Texto:
======

Ligia Parreira, de 38 anos, criadora e criativa da grife de roupas Devassas.com, conta que não demitiu ninguém, mas renegociou pro-labores. "A melhor estratégia foi reduzir a carga horária de prestadores de serviços e começar a colocar mais a mão na massa em processos que eu terceirizava". O processo de digital da empresa, que vinha sendo protelado, foi acelerado, assim como o serviço delivery.

Ligia da PopAfro  - Divulgação  - Divulgação
"Em tempos que todo o mundo falava de #blacklivesmatter, expliquei todo o processo do meu negócio e lembrei para todes, que empreendimentos pretos garantem vidas pretas. Não me limitei à comunidade negra, mas a todes interessados nessa pauta."
Imagem: Divulgação

Na estratégia coletiva, algumas marcas participaram de editais de financiamento voltados para afroempreendedores e conseguiram aportes para os custos fixos. Outras esticaram as reservas para garantir pagamentos e criar a venda on-line enquanto a loja física seguia fechada a partir de março.

Marlon Diniz, de 33 anos, da marca de roupas e acessórios Yolo Love & Co conta que manteve todos os seus funcionários. "Alguns remanejamos funções ou atribuições. Os vendedores, por exemplo, vendedores passaram a trabalhar home office em vendas online".

Já a estilista e modelista Andrea Villas Boas, de 44 anos, dona da marca VB Atelier, conta que aprendeu a empreender a partir da escassez. "Como nossos ancestrais, passei a criar metas possíveis e recomeçar com o material que eu tinha em casa". Ela usou seus tecidos africanos para criar máscaras com para uma campanha que movimentou pessoas de todo o Brasil em prol da manutenção e cuidado do povo negro.

PopAfro - Andrea Villas Boas, de 44 anos, dona da marca  VB Atelier: - Divulgação  - Divulgação
Na loja PopAfro - A estilista e modelista Andrea Villas Boas, de 44 anos, dona da marca VB Atelier: "aproveitando o que tem, como nossos ancestais"
Imagem: Divulgação

A venda de máscaras com tecidos coloridos na loja colaborativa da PopAfro do Instagram fortaleceu outra empreendedora da loja, Maria Adelaide, de 42 anos, o Atelier Maclade. "Uma cliente que me fez pensar muito sobre os tecidos quando disse que se sentia invadida usando máscara porque se lembrava dos escravos, da Anastácia", lembra. "Mas ficava mais confortável ao usar as coloridas porque tiravam um pouco desse peso, né?, dessa lembrança da escravidão", conta Adelaide, feliz por dar conforto e alívio à cliente.

======

Dados fornecidos:
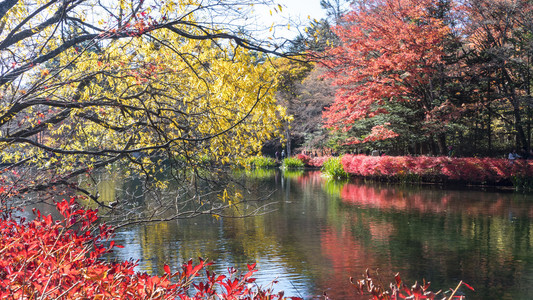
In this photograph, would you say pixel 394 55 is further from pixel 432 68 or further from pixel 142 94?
pixel 142 94

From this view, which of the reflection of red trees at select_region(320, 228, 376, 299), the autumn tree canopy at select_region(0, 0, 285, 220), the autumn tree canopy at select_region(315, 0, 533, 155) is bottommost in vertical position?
the reflection of red trees at select_region(320, 228, 376, 299)

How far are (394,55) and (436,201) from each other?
269 inches

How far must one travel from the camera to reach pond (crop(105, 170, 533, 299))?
716 cm

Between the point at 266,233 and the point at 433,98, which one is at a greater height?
the point at 433,98

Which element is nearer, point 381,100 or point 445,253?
point 445,253

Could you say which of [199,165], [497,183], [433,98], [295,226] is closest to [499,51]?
[433,98]

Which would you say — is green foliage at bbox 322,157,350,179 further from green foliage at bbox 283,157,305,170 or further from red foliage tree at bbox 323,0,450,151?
green foliage at bbox 283,157,305,170

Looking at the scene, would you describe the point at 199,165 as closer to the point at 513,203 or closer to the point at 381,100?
the point at 513,203

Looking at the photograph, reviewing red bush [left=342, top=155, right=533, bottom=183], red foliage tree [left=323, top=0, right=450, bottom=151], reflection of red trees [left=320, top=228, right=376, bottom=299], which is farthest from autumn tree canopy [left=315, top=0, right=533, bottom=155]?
reflection of red trees [left=320, top=228, right=376, bottom=299]

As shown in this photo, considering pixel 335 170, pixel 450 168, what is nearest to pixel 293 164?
pixel 335 170

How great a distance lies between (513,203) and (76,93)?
44.8ft

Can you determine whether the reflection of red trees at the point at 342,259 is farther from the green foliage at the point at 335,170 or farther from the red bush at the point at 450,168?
the green foliage at the point at 335,170

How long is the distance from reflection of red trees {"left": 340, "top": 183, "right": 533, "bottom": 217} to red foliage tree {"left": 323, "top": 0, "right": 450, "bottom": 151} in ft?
14.3

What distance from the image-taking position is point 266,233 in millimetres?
10625
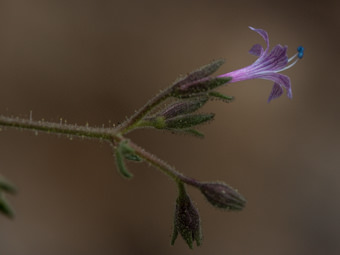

======

Tarefas do exercício:
(A) Passe para o inglês esta frase do texto: "Na estratégia coletiva, algumas marcas participaram de editais de financiamento voltados para afroempreendedores e conseguiram aportes para os custos fixos."
(B) Com base no texto, responda:
(i) Qual é a marca de roupas e acessórios de Marlon Diniz?
(ii) Que material Andrea Villas Boas usou para criar máscaras?
(iii) Qual é o nome do ateliê de Maria Adelaide?
(C) Prossiga, por favor, com o texto sobre as marcas de moda e seus empreendedores a partir do ponto em que ele para.
Os itens constituem material à parte.

Respostas por item:
(A) In the collective strategy, some brands took part in funding calls aimed at Afro-entrepreneurs and secured contributions toward their fixed costs.

(B)
(i) Yolo Love & Co.
(ii) Seus tecidos africanos.
(iii) Atelier Maclade.

(C)
Abaixo, Adelaide mostra a colaborativa que está sendo reaberta com todos os cuidados. Os donas das marcas estão se revezando com os vendedores no atendimento presencial:

Além desse canal de vendas, houve empreendedores que participaram de feiras afro, como a Black Market. Ações como essa tem a intenção de fazer o dinheiro circular a partir dos conceitos do chamado Black Money. Ou seja, uma proposta de consumo que defende a escolha de produtos ou serviços de pessoas pretas para fazer o dinheiro rodar entre afroempreendedores e a comunidade negra. A Devassas também passou a fazer parte da loja do movimento no Brasil.

Devassa para PopAfro - Divulgação  - Divulgação
Camisetão da marca Devassa na loja coletiva: fortalecimento dos negócios e da autoestima
Imagem: Divulgação

"Agora estamos pensando em estratégias para potencializar vendas, realizar promoções para vendas conjuntas entre produtos que têm maior projeção nas mídias sociais ao lado dos que têm menor visibilidade", revela Jaciana, das bonecas.

A estratégia é generosa. Jaciana vai compartilhar com os colegas a visibilidade que ganhou quando um post seu viralizou e salvou seu negócio. Há cerca de um mês e meio, ela compartilhou um tread do Twitter assumindo seu desespero quando o dinheiro acabou. "Uma blogueira replicou meu apelo e isso fez com que eu recebesse, de repente, mais de mil encomendas de bonecas. Foi incrível ver a comunidade afro me amparando", conta a empreendedora.

O termo "Ubuntu", traduzido como "eu sou pq nós somos", é lema de todos os envolvidos no negócio. "A ideia é um subir e puxar o outro mesmo. Cada um tem um talento, uma expertise. Termos os mesmos sonhos e as mesmas dores nos tira da ótica individual e nos colocam como um só organismo", explica Ligia. "E só juntos podemos estar em lugares de destaque, relevância e com força para hackearmos o sistema, que é ainda excludente que diminui nossas narrativas e espelhos."